(Picture courtesy of martinvirtualtours at flickr.com.)
Travelling through the countryside around rural Pennsylvania one of the treats is seeing houses elaborately decorated with trim that scrolls around eaves and angles. The work I know as ‘gingerbread’ shows up on many of the older large homes, and can be truly lovely.
When I looked up gingerbread architecture, I was surprised to find almost no source, and feature the one, a definition, found below.
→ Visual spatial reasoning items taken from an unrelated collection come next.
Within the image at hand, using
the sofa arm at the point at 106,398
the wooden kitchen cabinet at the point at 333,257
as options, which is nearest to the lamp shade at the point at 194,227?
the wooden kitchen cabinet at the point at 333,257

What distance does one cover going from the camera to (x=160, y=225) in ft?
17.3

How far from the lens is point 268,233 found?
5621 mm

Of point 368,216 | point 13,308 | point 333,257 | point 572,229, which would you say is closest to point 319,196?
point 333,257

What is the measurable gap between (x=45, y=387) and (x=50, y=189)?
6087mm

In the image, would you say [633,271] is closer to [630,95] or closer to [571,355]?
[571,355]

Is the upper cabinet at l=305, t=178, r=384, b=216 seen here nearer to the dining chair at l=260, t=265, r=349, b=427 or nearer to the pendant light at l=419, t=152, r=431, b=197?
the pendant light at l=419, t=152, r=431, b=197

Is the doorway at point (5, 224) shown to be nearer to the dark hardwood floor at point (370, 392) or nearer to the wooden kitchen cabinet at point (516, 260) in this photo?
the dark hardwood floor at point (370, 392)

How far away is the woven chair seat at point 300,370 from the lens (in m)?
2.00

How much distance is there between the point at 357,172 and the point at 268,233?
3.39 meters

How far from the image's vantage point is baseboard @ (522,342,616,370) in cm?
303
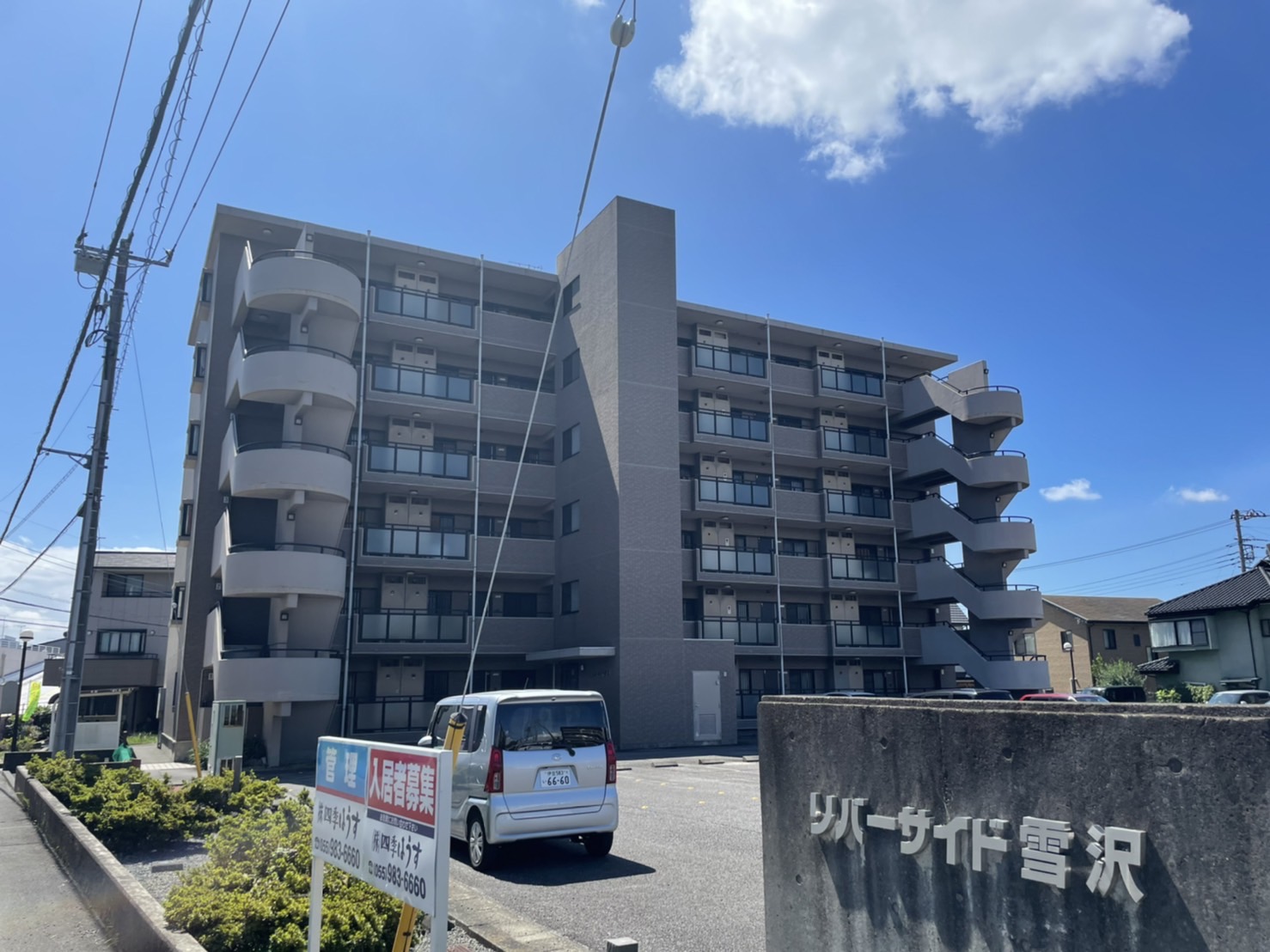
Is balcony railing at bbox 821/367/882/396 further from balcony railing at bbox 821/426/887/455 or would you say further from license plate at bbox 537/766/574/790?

Gingerbread; in architecture and design, elaborately detailed embellishment, either lavish or superfluous. Although the term is occasionally applied to highly detailed and decorative styles, it is more often applied specifically to the work of American designers of the late 1860s and ’70s. During the post-Civil War period of affluence, a style that has come to be known as “stick style” was employed in the decoration of both public and private buildings. Every external vertical or oblique surface of these buildings and many an arch were decorated with fanciful hand-carved wooden latticework.
The principal architectural feature of this style, which was loosely derived from the Picturesque period of English architecture of the 1830s, was the veranda. Beach resorts on the Atlantic Ocean, such as Cape May in New Jersey and Oak Bluffs on Martha’s Vineyard, Mass., provide excellent examples of stick work, as do the opera houses and mansions of the mining boomtowns of the Wild West.
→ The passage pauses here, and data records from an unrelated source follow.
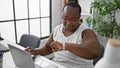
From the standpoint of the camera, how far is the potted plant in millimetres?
2525

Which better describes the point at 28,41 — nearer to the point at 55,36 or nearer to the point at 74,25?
the point at 55,36

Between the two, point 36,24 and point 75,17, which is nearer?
point 75,17

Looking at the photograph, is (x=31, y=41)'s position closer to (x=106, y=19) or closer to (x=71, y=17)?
(x=71, y=17)

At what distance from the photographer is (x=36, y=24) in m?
3.42

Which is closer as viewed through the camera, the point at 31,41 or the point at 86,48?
the point at 86,48

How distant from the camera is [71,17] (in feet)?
4.13

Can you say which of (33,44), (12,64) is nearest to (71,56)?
(12,64)

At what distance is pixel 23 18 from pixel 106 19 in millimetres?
1541

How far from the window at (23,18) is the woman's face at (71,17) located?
1.88 m

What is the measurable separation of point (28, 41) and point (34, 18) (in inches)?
41.9

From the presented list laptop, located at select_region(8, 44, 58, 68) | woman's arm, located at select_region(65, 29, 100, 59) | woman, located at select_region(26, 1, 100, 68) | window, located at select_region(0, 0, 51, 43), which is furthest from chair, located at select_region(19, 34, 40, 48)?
woman's arm, located at select_region(65, 29, 100, 59)

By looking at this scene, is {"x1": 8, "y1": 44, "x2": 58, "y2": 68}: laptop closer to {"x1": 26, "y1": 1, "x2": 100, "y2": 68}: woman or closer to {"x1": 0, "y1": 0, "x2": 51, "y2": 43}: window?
{"x1": 26, "y1": 1, "x2": 100, "y2": 68}: woman

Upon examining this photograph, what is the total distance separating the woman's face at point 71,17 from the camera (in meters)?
1.25

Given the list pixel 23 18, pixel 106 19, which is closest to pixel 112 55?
pixel 106 19
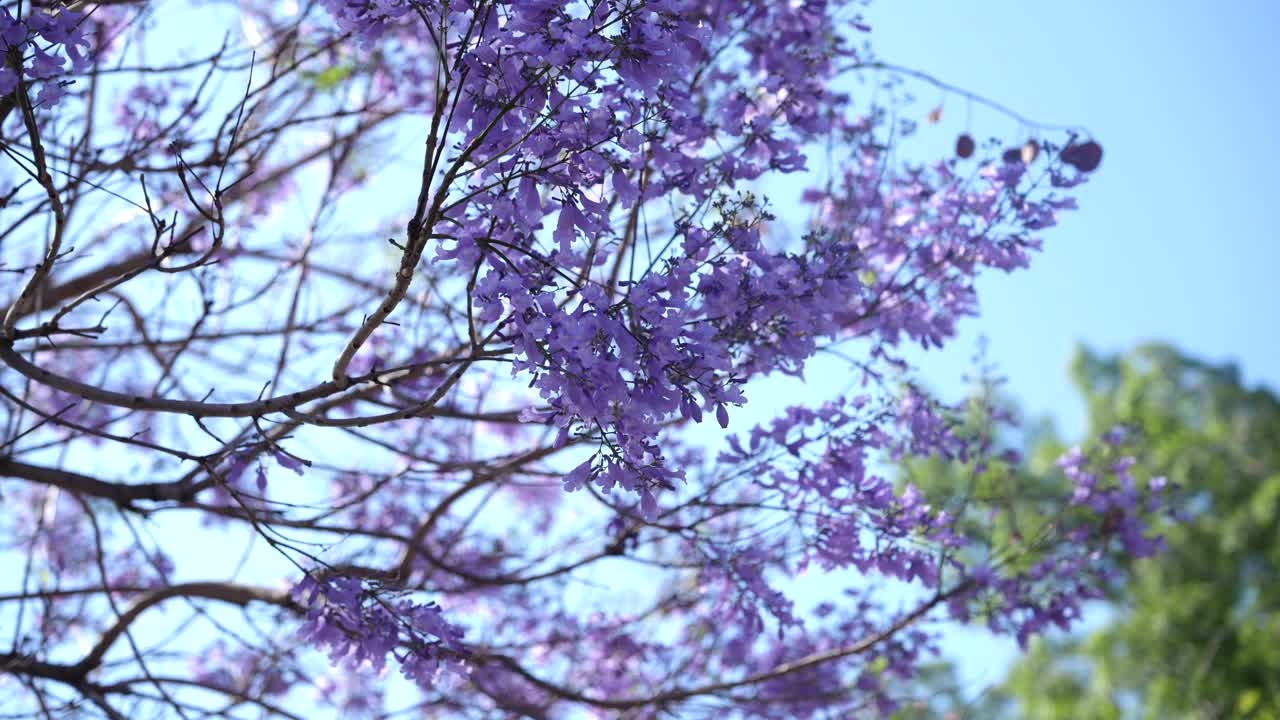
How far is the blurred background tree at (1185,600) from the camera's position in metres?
13.0

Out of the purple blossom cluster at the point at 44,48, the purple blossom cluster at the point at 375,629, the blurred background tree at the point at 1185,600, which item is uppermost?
the blurred background tree at the point at 1185,600

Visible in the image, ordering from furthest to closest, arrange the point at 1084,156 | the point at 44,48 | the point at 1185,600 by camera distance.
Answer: the point at 1185,600
the point at 1084,156
the point at 44,48

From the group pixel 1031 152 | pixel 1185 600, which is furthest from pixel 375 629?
pixel 1185 600

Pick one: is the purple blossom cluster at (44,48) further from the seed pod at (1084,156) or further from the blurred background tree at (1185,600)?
the blurred background tree at (1185,600)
There are many sources of gingerbread work for sale, but as art and architecture I found a wasteland when looking for information. This post is just done for the purpose of filling in, and you can probably find examples not far from you, too.
While most building today features plain lines, there is still a market for gingerbread work, and I find ads selling it. There are many older homes in this area that show a taste for the elaborate details of gingerbread.